Avner Finberg is an Israeli-American composer. His compositions include works for solo instruments, ensembles, orchestra, film, dance, musical theater and opera. Mr. Finberg participated in the highly selective Composers and the Voice workshop in Brooklyn, NY. His first opera, A Taste of Damnation, was first produced as a special student project at Manhattan School of Music on April 2015. The opera is based on a short story by the celebrated Israeli writer Etgar Keret, with a libretto written by Edward Einhorn. He is the winner of the 2011 Bard Prize and the 2014 Kol Emet Young Composers competition, and he officially represented Israel at the 2013 ISCM New Music Days in Vienna, Austria. His music was performed by Meitar Ensemble, ensemble mise-en, Ensemble Platypus Wien, the Mannes Orchestra, and the Manhattan School of Music Philharmonic, among others. His teachers include Robert Cuckson, Susan Botti, Samuel Adler and Steven Stucky.
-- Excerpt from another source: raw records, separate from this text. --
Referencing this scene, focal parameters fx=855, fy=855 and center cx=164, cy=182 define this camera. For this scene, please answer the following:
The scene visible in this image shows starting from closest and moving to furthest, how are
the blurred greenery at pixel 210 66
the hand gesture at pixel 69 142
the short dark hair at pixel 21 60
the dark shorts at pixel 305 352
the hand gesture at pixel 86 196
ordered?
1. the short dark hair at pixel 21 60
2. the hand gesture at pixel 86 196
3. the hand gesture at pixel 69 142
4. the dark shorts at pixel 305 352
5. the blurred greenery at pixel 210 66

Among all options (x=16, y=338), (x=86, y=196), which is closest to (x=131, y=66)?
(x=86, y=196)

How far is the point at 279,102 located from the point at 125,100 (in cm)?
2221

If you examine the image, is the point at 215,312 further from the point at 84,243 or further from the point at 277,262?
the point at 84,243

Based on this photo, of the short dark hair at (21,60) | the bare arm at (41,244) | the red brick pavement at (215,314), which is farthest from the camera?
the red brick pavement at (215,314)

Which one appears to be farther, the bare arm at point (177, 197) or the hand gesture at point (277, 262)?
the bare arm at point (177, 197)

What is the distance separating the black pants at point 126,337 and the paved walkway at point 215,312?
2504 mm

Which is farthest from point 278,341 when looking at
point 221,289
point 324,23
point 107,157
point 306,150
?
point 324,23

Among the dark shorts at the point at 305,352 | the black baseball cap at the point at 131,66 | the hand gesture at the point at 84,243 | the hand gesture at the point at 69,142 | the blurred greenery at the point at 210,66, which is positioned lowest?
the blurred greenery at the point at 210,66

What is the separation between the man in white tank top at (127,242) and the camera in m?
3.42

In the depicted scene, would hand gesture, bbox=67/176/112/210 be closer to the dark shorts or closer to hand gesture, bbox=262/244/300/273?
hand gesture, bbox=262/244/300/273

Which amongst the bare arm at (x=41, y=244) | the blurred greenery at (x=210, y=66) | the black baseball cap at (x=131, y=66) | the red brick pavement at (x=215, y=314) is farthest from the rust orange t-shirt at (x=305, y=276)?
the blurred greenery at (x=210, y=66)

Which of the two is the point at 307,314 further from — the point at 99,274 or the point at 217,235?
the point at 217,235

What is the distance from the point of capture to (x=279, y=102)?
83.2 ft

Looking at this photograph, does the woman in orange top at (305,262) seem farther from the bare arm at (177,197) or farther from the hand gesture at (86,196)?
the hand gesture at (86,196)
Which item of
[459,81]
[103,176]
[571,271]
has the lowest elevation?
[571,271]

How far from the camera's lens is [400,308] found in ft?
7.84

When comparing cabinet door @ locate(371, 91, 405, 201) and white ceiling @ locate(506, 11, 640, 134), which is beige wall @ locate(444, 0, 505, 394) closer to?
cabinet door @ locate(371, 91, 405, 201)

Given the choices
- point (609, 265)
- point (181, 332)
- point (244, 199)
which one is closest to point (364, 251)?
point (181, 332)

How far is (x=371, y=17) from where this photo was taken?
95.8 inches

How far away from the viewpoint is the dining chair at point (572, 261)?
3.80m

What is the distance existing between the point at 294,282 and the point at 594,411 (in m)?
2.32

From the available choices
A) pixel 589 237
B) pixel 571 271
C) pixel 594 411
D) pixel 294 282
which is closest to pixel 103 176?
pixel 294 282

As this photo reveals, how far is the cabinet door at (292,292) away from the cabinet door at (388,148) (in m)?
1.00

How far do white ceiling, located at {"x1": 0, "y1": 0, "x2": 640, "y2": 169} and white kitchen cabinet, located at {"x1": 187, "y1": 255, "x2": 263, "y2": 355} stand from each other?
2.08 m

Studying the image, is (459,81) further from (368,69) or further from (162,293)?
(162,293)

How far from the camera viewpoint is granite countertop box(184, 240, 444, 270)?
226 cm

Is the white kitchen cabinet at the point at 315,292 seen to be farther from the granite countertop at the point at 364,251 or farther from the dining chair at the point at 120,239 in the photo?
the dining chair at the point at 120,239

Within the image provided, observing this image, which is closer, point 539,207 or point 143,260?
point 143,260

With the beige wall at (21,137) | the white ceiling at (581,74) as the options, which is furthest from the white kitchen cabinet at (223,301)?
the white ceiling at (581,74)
Edward Einhorn, librettist of A TASTE OF DAMNATION

Edward Einhorn is a playwright, director, translator, librettist, and novelist. He writes plays about neurology; adaptations of sci -fi novels; translations of plays written in French, Czech, and ancient Greek; puppet theater; modern Oz novels; explorations of economic theory; midrashim on Jewish cultural icons; picture books about math; opera/oratorio librettos; and other texts of a less definable nature. Recent work has been produced at La MaMa, The New Ohio, The Walter Bruno at Lincoln Center, St. Ann's Warehouse, 3LD Art + Technology Center, The Czech Embassy, and Judson Church. His work has also received Critic's Picks in Time Out New York, The Village Voice, and The New York Times. His newest script, The Marriage of Alice B. Toklas by Gertrude Stein, won a playwriting award from the Arch and Bruce Brown Foundation and will perform at HERE Arts Center in May. He is a current librettist fellow for American Opera Projects. He is the Artistic Director of Untitled Theater Company No. 61, a Theater of Ideas.
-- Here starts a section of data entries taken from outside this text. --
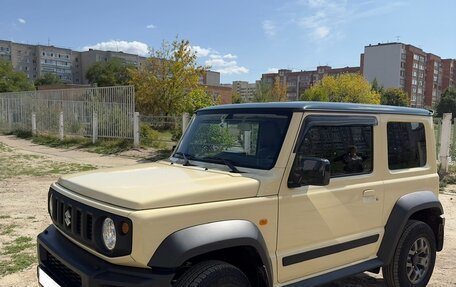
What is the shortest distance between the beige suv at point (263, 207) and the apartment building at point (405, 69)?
103 meters

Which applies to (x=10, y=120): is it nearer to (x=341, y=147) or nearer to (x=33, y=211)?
(x=33, y=211)

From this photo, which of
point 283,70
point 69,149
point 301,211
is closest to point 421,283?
point 301,211

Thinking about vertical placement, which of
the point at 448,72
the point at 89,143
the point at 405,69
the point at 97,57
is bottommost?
the point at 89,143

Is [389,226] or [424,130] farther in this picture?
[424,130]

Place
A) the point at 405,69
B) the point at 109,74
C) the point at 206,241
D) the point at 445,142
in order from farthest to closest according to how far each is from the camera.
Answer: the point at 405,69 < the point at 109,74 < the point at 445,142 < the point at 206,241

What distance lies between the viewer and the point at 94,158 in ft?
54.9

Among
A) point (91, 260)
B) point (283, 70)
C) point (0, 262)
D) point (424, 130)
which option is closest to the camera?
point (91, 260)

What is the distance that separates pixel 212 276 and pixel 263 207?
24.7 inches

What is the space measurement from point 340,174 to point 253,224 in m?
1.09

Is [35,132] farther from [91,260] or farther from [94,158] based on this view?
[91,260]

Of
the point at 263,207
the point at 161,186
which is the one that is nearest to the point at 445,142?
the point at 263,207

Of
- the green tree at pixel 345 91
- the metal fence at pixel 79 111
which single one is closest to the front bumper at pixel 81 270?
the metal fence at pixel 79 111

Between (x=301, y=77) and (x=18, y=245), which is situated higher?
(x=301, y=77)

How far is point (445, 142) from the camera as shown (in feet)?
40.4
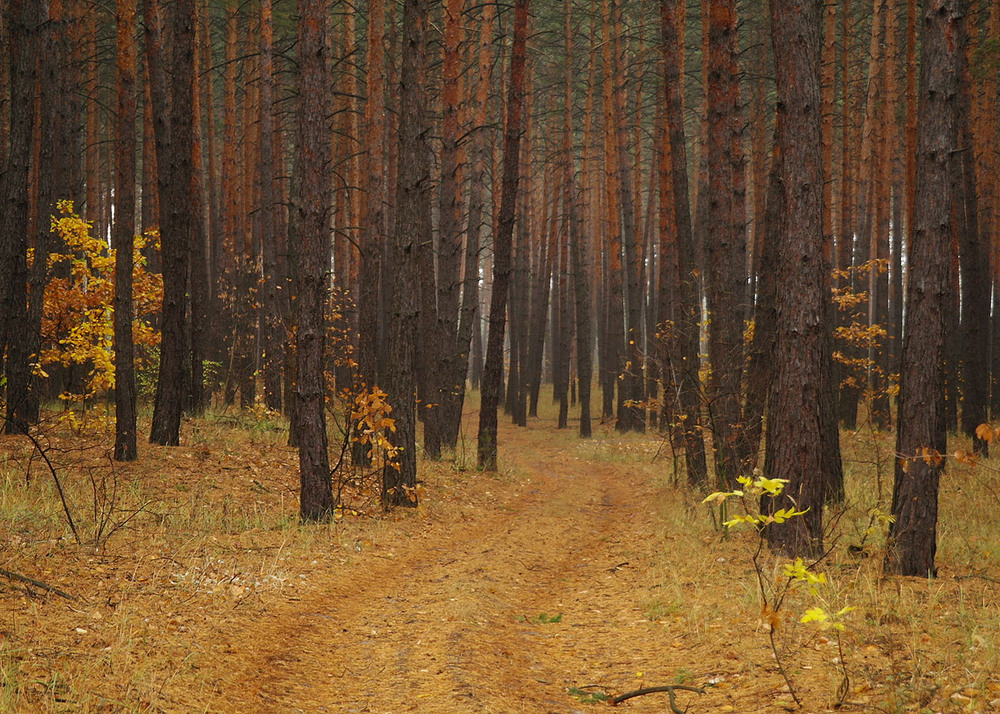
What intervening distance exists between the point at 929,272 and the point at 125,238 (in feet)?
30.8

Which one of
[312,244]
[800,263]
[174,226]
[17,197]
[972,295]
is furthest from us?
[972,295]

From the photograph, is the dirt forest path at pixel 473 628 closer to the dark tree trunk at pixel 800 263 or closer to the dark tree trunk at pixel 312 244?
the dark tree trunk at pixel 312 244

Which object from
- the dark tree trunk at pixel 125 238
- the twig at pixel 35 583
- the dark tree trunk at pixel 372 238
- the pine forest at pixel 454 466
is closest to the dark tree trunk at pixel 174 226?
the pine forest at pixel 454 466

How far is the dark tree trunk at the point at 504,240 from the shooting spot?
13406 mm

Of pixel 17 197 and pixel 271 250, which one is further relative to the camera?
pixel 271 250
Norman Matthews, composer/librettist of LA LUPA

Composer/playwright Norman Mathews' work has been performed at the Kennedy Center and around the world. Songs of the Poet, set to Walt Whitman, premiered in Europe with Munich Opera tenor Gregory Wiest, who recorded the work for Capstone Records. The American Composers Orchestra performed the work at its Whitman and Music Celebration. Rossetti Songs, set to Christina Rossetti poetry for mezzo-soprano, piano, flute, and cello, was recorded by Navona Records and distributed by Naxos. Sonnet No. 61, a choral work set to Shakespeare, won the American Composers' Forum Vocal Essence Award. Ye Are Many-They Are Few, Cantata for a Just World received a Puffin Foundation Grant and premiered in Chicago. Mathews' one-woman Dorothy Parker musical play, You Might as Well Live, which received a Vogelstein Foundation playwriting grant, has been performed around the country by Tony-Award-Winner Michele Pawk and Outer-Critics-Award-Winner Karen Mason. His music is published by Graphite Publishing.

Matteo Neri, composer/librettist of ESCOBAR

Composer Matteo Neri has a versatile musical background, with experience in film scoring, orchestral music, chamber music, as well as opera. He received his Masters in Scoring for Film/TV/Video Games from Berklee College of Music in 2014, his Bachelor of Music in Theory/Composition from Westminster Choir College of Rider University in 2013, and was a participant in the ASCAP/NYU Film Scoring workshop in 2013. He has worked in Los Angeles with Emmy Award-winning composer Alex Wurman and has composed various film scores of his own. He is also the orchestrator for "FORTE," a classical crossover tenor group that was a finalist on "America's Got Talent." Currently, Matteo is composing a new opera that will be completed in 2017. In order to promote the idea of expanding the audiences of new classical music, Matteo started "Yard Road Productions" to curate concerts of new music for composers and performers that create more accessible new music. YRP is now expanding to include larger projects, such as the eventual production of operas and larger works by contemporary composers.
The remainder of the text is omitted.